Bizim Mahallenin Çocukları ve Gençleri

Yunus Türkoğlu

Her mahalle kendi özelinde güzeldir. Her mahalle ayrı bir âlem, ayrı bir dünya ve buna bağlı olarak ayrı bir hikâyedir! Bir mahallede yaşanan hatıraları yıllar sonra anlatmak,  o günleri tekrardan kaleme almak insanları çok mutlu ediyor!

Van’ın tüm mahalleleri” İşte bu bizim hikâyemiz, öyle saf öyle temiz!”derdi! Evet Van’ın yetmişli yıllarındaki mahalleleri işte öyle saf ve temizdi. O zamanlar mahalle vardı! Şimdi mahallenin adı var fakat kültürü yok. Mahalleyi kaybettik!

Bizim mahallede; “Birdirbir, uzuneşek, melikan, bilye yuvarlama, kemik âşık sallama, bayramlarda milav kazıp fındık atma, fırfıra çevirme, güvercin taklası ve en önemlisi futbol oynanırdı…”

Güvercin taklası oynarken yeğen Fafo dayısı Kenan’a hep oyun oynardı! Sürekli rakip takımlarda olurlar, Fafo takımını kurarken genellikle dördüncü kişi olurdu. Tam Kenan takla atıp havadayken kaçar, o da sırt üstü yere çakılırdı. Fafo, Gözel Eze’nin bahçedeki iğde ağaçlarının arasından eve doğru kaçarken feryadı figan ile Kenan’da peşinden giderdi.
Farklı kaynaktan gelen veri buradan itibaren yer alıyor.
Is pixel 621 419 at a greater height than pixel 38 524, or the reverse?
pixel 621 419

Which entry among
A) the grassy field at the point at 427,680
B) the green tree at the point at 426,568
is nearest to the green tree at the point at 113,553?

Bizlerde oyunumuzun yarıda kaldığına mı üzülsek, yoksa bu duruma gülsek mi bilemezdik!

Cemile Teyzelerin tarlada ikindi ile akşam arası takımlar kurulur maç yapardık. Bu saatlerde mahallenin teyzelerinin de semaveri yakıp çay keyfi yapma zamanıydı! İster istemez futbol topumuz bunların oturdukları yere giderdi.

Şimdi git gidebilirsen, futbol topunu iste isteyebilirsen!

 “- Vile yetimler, nedir sizden çektiğimiz, ağız tadında bir çay içirmiyisiz!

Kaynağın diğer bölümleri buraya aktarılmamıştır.